◆ **WHAT TO PRODUCE**:
From the Minnesota medical mileage text below, copy verbatim the passage that starts with the words "For the calendar" and ends with "to reimburse them.".

◆ **EXERCISE TEXT**:

:::

The Minnesota workers’ compensation statute provides for reimbursement of “medical mileage” when the employee travels by car for necessary medical care. Reimbursement of medical mileage directly to the employee is supported by case law. It is also supported by rule. See Minn. Rule 5221.0500, Subpart 2E.
This Rule states that travel expenses incurred by an employee for compensable medical services shall be paid at the rate equal to the rate paid by the employer for ordinary business travel expenses, or the rate paid by the State of Minnesota under the Commissioner’s plan for employment-related travel, whichever is lower. This figure is adjusted every year. It can be secured from the website at the Department of Labor and Industry (DOLI).
For the calendar year, 2014, the mileage reimbursement rate is 56¢ per mile. It is also generally understood, that an employer and insurer are liable for the cost of professional medical transportation if the services are reasonably required to convey the employee for treatment necessitated by the work injury. In other words, if the injured worker cannot drive to an appointment; then the employer and insurer are liable for the reasonable cost of a medical transportation service or a taxi. To secure reimbursement for such a service, one needs to provide receipts documenting the costs incurred. The insurer then has 30 days to reimburse them.
Until recently, it was less clear whether other compensation – besides mileage – was available when an injured employee had a friend or relative to drive them to necessary medical treatment when the employee could not drive. In a December, 2013 case, decided by the Minnesota Workers’ Compensation Court of Appeals (WCCA), this question was answered. That decision is Kuhnau v. Manpower, Inc., No. WC135592 (WCCA, December 16, 2013).

:::

Stored items
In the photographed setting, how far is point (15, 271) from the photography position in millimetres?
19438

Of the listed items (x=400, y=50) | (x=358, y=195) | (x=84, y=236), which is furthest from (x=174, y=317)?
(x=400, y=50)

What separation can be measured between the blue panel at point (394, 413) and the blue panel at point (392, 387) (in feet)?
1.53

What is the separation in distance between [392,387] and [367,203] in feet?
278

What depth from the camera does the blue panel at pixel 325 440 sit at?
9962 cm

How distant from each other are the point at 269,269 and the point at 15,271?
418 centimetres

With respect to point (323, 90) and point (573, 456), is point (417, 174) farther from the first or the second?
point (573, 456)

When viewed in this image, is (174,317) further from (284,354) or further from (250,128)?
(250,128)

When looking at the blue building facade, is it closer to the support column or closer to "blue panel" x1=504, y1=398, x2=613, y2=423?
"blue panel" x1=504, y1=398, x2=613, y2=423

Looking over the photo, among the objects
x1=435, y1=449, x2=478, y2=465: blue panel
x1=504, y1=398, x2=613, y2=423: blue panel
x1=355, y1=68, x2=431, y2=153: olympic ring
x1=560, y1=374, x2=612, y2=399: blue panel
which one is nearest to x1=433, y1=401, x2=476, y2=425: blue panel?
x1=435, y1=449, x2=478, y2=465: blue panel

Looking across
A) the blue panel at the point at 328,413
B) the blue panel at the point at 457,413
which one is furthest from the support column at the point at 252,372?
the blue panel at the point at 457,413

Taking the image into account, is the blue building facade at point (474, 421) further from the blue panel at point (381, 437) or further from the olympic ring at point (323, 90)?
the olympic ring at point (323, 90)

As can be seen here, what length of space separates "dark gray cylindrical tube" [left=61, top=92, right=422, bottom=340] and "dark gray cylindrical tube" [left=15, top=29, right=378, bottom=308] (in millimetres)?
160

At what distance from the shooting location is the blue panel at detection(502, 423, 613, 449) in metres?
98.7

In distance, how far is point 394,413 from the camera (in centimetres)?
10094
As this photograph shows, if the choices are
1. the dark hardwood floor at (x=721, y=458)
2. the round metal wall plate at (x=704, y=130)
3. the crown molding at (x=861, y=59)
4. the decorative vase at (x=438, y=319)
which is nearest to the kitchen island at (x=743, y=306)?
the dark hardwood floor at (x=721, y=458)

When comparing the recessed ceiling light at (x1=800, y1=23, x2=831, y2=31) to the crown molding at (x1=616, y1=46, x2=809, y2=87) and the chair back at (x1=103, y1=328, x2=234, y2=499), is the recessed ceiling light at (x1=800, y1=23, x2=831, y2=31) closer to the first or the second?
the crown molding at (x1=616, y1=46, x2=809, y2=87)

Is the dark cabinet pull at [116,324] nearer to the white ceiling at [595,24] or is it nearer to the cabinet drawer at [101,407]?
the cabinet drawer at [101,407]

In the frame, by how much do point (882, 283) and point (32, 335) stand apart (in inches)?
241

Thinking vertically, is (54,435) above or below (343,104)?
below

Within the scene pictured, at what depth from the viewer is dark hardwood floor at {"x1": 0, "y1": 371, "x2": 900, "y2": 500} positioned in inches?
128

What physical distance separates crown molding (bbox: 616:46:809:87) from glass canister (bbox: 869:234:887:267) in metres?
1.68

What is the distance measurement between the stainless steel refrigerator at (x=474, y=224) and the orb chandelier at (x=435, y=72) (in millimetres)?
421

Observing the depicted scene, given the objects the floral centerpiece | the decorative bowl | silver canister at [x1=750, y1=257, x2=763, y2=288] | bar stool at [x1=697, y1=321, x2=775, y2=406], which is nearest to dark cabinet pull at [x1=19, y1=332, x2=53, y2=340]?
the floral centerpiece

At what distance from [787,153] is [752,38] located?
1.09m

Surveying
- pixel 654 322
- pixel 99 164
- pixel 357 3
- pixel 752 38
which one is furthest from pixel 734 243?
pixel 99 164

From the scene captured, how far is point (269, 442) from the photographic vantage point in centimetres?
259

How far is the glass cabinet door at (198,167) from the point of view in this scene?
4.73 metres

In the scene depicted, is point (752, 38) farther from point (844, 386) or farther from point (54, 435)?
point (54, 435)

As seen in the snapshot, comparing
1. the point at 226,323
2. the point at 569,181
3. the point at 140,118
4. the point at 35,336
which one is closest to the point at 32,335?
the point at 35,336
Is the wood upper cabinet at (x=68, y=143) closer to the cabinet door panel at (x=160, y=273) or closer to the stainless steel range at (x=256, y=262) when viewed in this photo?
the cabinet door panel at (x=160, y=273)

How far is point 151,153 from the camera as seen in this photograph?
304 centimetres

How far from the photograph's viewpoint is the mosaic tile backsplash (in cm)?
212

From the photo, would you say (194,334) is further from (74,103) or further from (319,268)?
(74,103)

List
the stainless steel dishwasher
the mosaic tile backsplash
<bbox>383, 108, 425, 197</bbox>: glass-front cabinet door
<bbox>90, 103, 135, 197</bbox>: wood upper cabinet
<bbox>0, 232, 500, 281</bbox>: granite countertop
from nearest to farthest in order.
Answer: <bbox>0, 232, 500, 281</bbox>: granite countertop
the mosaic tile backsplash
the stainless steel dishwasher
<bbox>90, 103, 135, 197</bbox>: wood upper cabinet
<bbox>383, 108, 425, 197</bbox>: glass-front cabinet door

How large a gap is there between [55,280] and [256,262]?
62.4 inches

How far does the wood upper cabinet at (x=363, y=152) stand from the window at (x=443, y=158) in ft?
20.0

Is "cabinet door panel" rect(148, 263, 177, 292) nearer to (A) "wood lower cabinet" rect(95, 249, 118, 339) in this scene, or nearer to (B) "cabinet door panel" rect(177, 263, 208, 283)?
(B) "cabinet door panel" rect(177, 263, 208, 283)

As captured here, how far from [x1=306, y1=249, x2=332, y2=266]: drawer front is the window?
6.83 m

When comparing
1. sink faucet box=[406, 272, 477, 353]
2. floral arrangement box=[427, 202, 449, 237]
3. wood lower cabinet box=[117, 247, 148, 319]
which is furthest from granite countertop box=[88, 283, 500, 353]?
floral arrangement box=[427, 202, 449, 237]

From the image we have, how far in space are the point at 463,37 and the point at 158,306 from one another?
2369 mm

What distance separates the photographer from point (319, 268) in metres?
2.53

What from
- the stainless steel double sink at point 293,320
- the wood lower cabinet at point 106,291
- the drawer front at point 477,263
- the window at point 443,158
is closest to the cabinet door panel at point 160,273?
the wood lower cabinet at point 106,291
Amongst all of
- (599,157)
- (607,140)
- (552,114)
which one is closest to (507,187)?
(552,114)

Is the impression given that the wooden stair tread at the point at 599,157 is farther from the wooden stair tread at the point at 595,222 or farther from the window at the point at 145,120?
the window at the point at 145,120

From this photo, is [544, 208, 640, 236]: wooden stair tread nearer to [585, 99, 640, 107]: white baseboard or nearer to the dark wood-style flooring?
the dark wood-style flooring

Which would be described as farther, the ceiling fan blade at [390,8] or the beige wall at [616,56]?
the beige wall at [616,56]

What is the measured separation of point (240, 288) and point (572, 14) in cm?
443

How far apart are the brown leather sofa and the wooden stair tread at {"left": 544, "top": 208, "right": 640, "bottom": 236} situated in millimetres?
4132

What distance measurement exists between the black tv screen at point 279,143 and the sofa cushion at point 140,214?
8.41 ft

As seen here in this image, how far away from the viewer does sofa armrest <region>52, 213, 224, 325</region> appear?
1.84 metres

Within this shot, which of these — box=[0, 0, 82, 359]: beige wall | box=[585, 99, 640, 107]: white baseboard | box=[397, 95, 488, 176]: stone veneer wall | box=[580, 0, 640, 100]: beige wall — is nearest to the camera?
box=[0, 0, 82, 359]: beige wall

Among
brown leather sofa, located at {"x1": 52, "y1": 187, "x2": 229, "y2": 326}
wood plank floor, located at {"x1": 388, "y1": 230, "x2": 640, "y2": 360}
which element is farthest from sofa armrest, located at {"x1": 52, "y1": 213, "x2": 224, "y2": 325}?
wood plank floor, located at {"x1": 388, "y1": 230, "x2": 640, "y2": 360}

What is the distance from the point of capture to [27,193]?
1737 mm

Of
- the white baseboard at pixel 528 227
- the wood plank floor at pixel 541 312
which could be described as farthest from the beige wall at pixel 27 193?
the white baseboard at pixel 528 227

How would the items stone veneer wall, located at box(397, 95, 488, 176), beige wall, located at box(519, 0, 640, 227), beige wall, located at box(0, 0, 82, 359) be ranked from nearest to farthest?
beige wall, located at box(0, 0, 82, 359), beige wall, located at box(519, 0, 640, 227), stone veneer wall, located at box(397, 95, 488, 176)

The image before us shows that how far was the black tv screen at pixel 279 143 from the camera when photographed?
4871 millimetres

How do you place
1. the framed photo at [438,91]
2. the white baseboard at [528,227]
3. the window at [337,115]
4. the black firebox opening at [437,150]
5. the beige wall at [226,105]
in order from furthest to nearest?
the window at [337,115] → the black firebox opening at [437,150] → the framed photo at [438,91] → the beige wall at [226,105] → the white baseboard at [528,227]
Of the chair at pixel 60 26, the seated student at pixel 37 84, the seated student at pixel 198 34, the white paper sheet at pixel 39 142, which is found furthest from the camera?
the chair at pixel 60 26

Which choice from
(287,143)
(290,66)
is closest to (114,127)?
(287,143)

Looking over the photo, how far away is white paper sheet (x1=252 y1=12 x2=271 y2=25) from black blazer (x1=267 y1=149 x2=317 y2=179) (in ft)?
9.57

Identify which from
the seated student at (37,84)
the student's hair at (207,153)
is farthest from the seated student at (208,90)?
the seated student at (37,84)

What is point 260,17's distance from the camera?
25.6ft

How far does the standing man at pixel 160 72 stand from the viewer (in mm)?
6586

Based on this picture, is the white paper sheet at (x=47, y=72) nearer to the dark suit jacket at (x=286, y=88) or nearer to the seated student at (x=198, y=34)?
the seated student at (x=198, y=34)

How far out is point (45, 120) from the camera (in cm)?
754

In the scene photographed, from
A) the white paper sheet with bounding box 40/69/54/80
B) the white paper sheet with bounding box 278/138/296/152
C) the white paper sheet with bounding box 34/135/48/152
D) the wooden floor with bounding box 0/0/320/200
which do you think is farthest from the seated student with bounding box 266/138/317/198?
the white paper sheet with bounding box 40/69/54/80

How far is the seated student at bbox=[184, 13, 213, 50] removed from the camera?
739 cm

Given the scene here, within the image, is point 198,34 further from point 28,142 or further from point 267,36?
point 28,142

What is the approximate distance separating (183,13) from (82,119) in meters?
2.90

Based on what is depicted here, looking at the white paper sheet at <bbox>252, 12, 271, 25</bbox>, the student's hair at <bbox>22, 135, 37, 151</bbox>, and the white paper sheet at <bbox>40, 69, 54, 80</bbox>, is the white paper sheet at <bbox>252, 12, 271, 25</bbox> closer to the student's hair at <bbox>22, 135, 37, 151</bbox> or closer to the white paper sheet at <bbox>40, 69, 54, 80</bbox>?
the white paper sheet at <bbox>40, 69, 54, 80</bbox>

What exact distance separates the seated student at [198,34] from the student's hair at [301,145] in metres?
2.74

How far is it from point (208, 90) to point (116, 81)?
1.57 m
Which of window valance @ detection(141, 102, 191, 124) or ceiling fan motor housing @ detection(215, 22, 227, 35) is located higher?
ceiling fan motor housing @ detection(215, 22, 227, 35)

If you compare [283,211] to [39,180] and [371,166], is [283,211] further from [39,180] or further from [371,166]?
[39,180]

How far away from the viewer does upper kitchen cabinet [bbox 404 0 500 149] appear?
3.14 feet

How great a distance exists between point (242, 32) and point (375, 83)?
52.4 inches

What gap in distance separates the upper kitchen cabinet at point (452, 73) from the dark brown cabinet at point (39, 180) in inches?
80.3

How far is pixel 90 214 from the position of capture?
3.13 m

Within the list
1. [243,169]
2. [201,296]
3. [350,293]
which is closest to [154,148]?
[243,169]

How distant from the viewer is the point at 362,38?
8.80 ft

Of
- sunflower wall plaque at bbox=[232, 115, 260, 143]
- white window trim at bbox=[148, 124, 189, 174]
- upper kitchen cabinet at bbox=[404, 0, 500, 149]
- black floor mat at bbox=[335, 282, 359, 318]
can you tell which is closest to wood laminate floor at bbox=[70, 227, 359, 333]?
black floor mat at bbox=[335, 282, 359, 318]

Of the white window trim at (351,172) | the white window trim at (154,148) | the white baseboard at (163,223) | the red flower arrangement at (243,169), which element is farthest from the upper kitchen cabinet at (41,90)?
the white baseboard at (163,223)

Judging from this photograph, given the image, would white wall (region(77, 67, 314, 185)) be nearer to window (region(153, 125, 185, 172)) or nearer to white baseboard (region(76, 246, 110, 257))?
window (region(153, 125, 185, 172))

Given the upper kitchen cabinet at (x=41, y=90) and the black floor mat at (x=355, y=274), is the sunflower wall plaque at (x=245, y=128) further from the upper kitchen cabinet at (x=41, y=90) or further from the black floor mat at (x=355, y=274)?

:::

◆ **SOLUTION TO THIS PROBLEM**:
For the calendar year, 2014, the mileage reimbursement rate is 56¢ per mile. It is also generally understood, that an employer and insurer are liable for the cost of professional medical transportation if the services are reasonably required to convey the employee for treatment necessitated by the work injury. In other words, if the injured worker cannot drive to an appointment; then the employer and insurer are liable for the reasonable cost of a medical transportation service or a taxi. To secure reimbursement for such a service, one needs to provide receipts documenting the costs incurred. The insurer then has 30 days to reimburse them.